§ **SUPPLIED RECORDS**
◆ ◆ ◆ ◆ ◆
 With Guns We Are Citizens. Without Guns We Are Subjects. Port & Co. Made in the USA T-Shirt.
◆ ◆ ◆ ◆ ◆
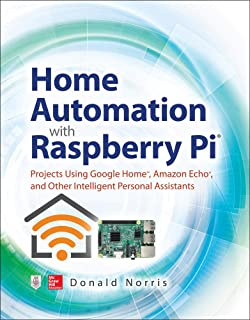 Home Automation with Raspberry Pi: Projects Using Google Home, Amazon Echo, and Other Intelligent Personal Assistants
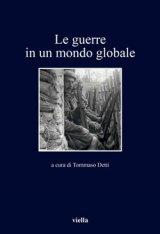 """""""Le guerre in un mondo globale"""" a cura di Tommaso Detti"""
◆ ◆ ◆ ◆ ◆
§ **WHAT YOU HAVE TO DO**
Please return the data above exactly as it stands from the line with "Home Automation with" to the line with "guerre in un", keeping both of those lines but none of the pictures.

§ **FINAL ANSWER**
 Home Automation with Raspberry Pi: Projects Using Google Home, Amazon Echo, and Other Intelligent Personal Assistants
 """""""Le guerre in un mondo globale"""" a cura di Tommaso Detti"""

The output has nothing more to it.